These records contain pictures, which must be left out; copy exactly the lines from the one with "Nesto Noor Mayonnaise Full Fat offer" up to and including the one with "Απεργία Ηράκλειο".

---------- Provided data

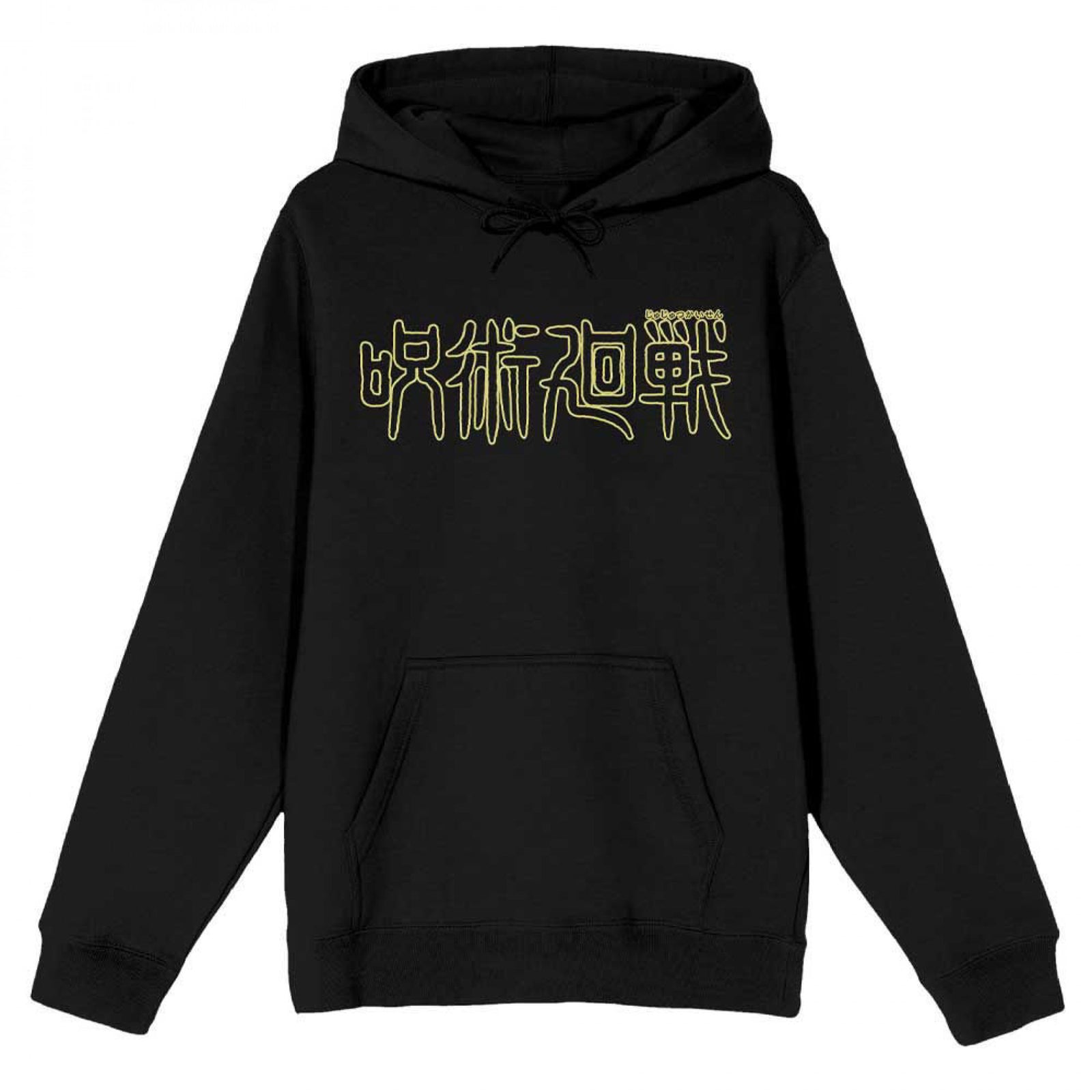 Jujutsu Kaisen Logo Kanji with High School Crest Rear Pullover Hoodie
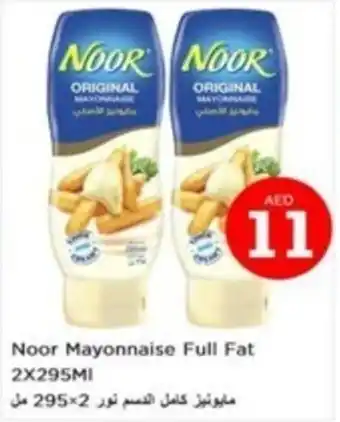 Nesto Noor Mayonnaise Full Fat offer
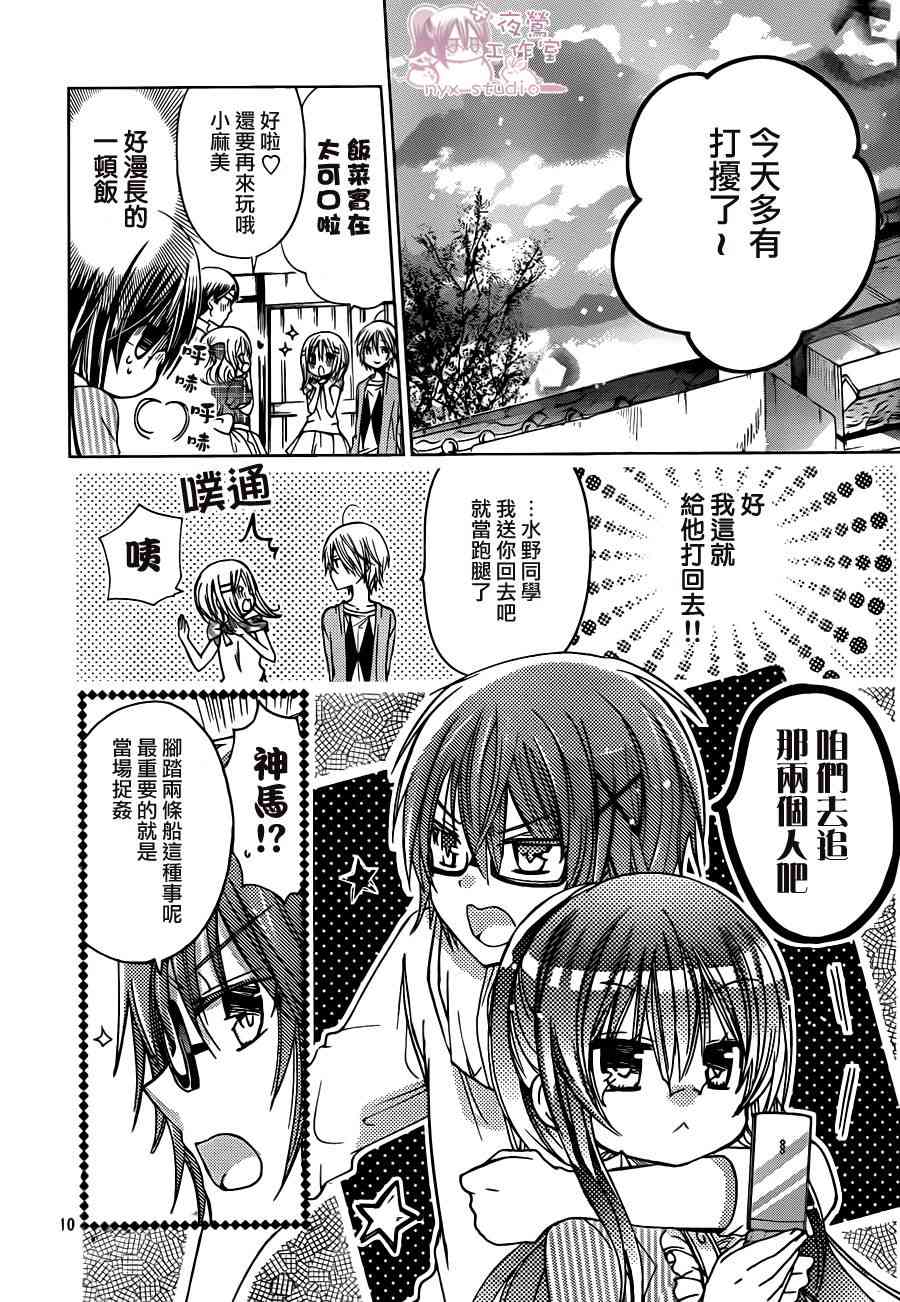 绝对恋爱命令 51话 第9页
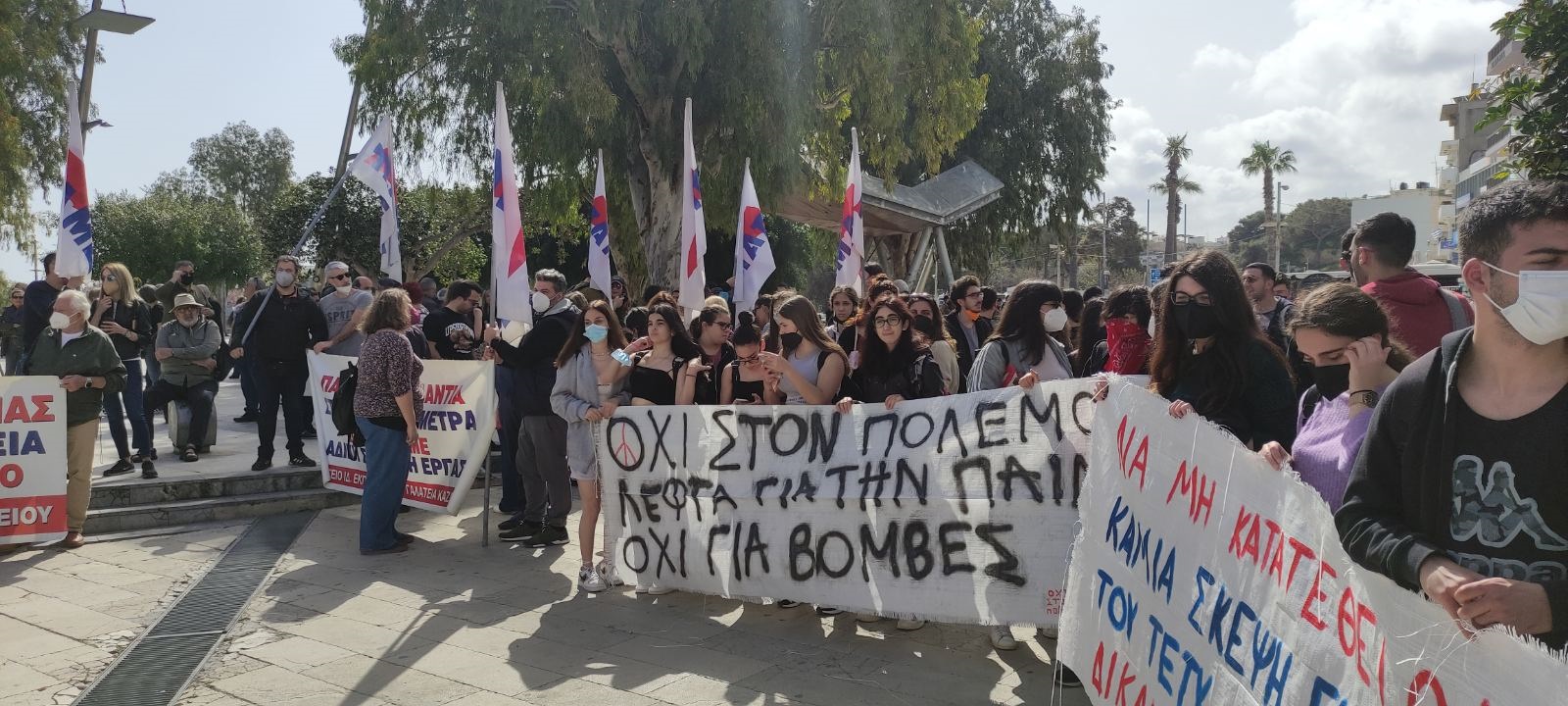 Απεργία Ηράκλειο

--------------------
---------- Provided data

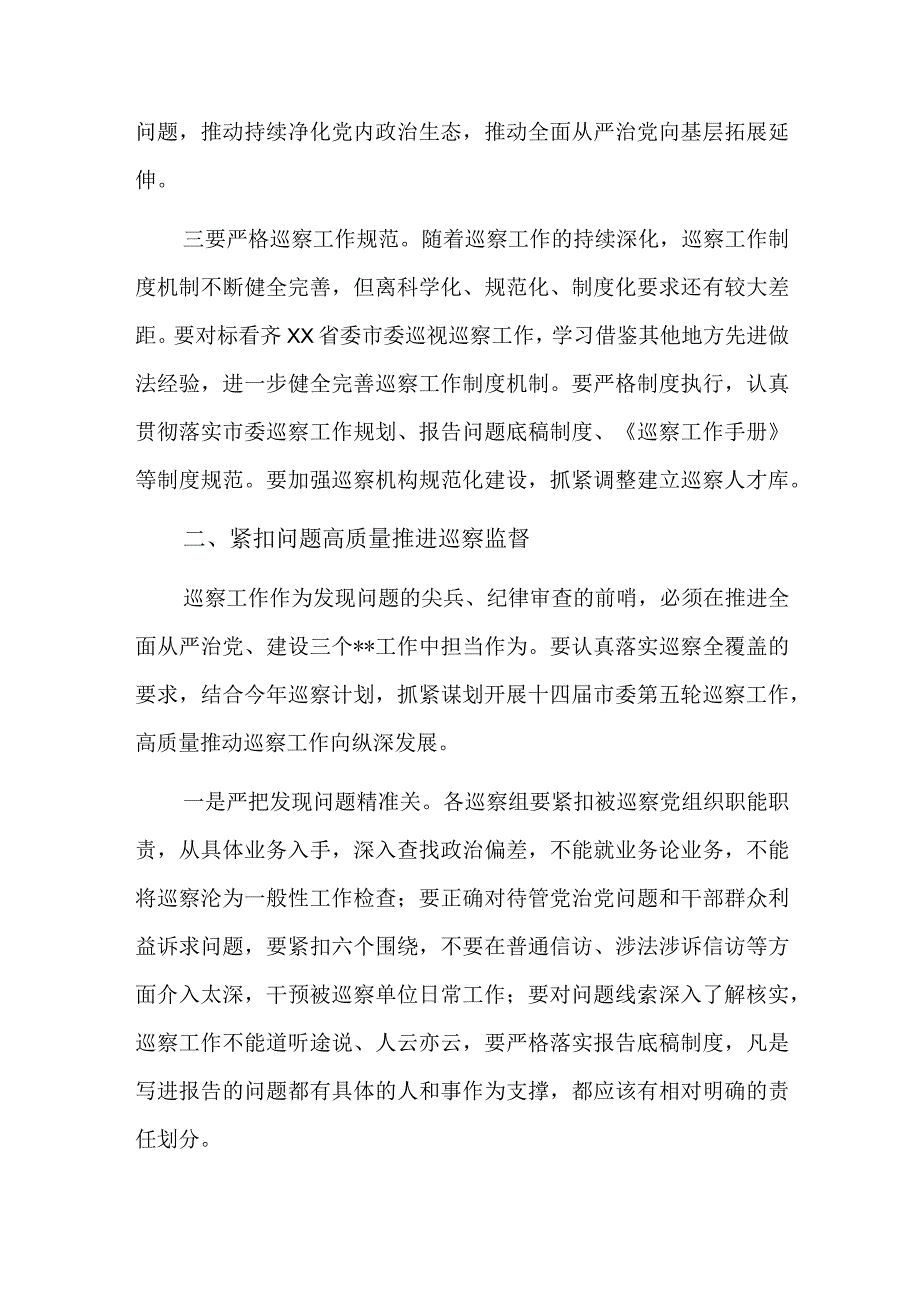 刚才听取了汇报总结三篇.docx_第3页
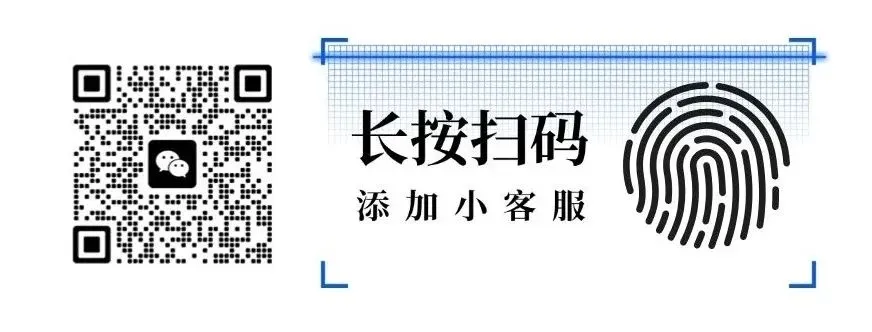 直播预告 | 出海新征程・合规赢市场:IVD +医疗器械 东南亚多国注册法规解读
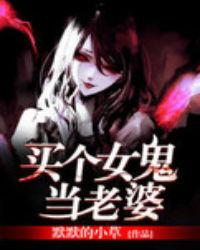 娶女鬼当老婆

--------------------

## Solution
 Nesto Noor Mayonnaise Full Fat offer
 绝对恋爱命令 51话 第9页
 Απεργία Ηράκλειο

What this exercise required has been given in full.